A comparison with rail might help. People now travel about 40 billion miles by rail in the UK (a big increase over recent years). There has been 1 passenger fatality since 2006. Some crude arithmetic: 1 fatality per 10 years, and 40 billion miles p.a. gives us a fatality every 400 billion miles, which isn't so far off the robocar target.
In 2014, there were 315 fatalities on the rail network, 89% of which were suicides. It is important that the boundaries for robocar fatalities are set and monitored appropriately. John Adams has pointed out that, while car occupant fatalities have decreased, pedestrian and cyclist fatalities have increased.
Chris Urmson has this to say about safety criteria:
"But when we think about the rate at which bad things happen, they’re very low. So you know in America, somebody dies in a car accident about 1.15 times per 100 million miles. That’s like 10,000 years of an average person’s driving. So, let’s say the technology is pretty good but not that good. You know, someone dies once every 50 million miles. We’re going to have twice as many accidents and fatalities on the roads on average, but for any one individual they could go a lifetime, many lifetimes before they ever see that.
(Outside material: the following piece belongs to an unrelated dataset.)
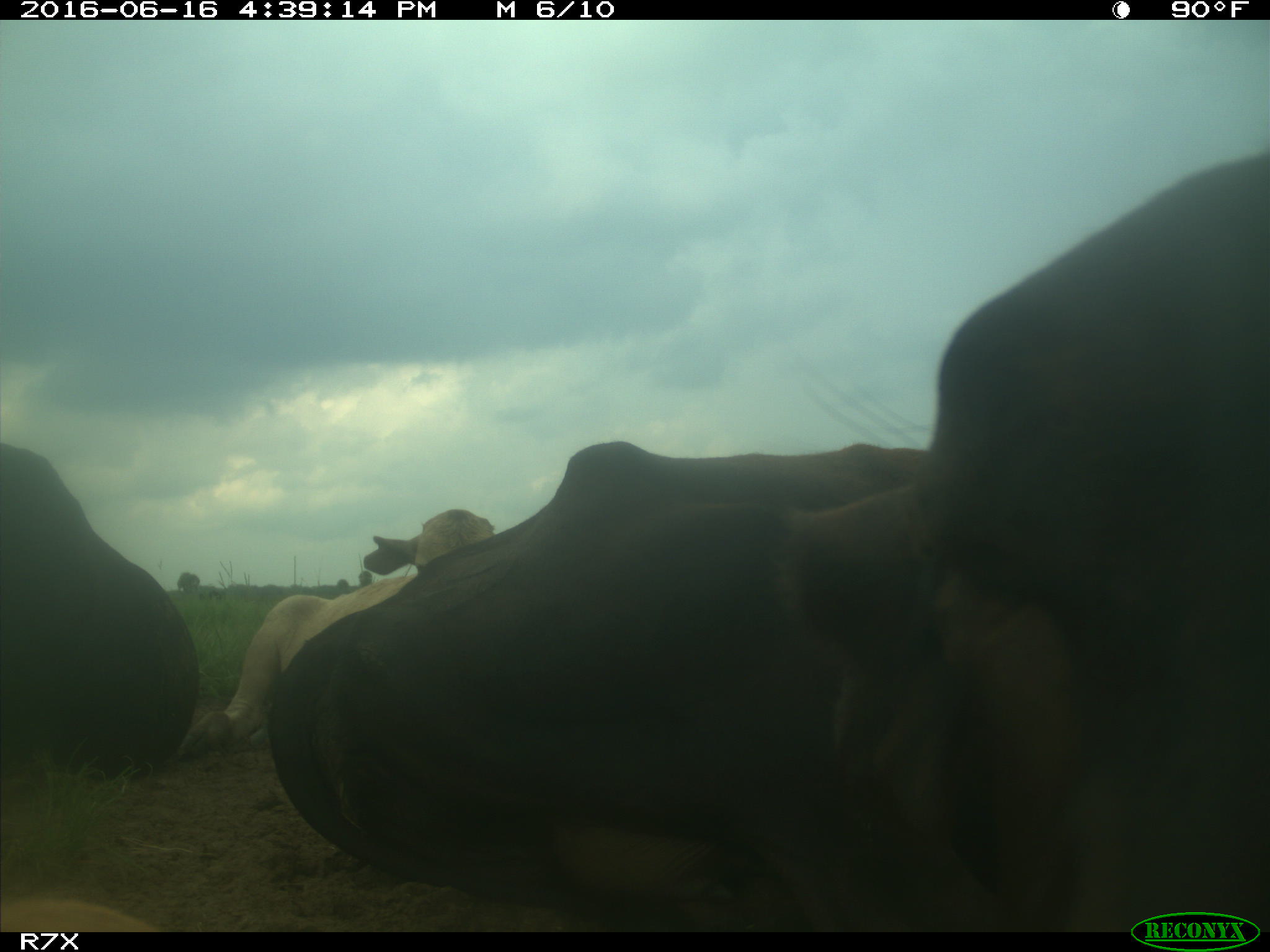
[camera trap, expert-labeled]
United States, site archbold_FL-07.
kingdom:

So that experience with the technology and kind of becoming falsely comfortable with the safety of it is one of the challenges they face."
Talking about doubling the accident rate is rather different to the breathless hype from the million deaths a year crowd.
In a dazzling piece about driving in India, Alex Roy says:
"Because in the absence of a technical or regulatory definition of “safety”, manufacturers—who have invested billions in self-driving—will be forced to decide what level of self-driving is safe enough to bring to market, and market it.
The mobility industry and clickbait media supporting it are almost totally invested in the concept of the Zero Day, the day when self-driving cars reach a mystical tipping point and “take over the world,” which I also refer to as the Autonomotive Singularity. The truth is that their utopian, winner-takes-all narrative is no more than a velveteen vision of good intentions guided (and blinded) by ham-fisted profit."
The idea of manufacturers setting their own safety criteria based on marketing does not appeal to me one bit.
The right approach in the UK is, of course, an ALARP safety case with a good understanding of 'grossly disproportionate costs', supported by use of appropriate standards. A decent profile audit against Automotive SPiCE would help.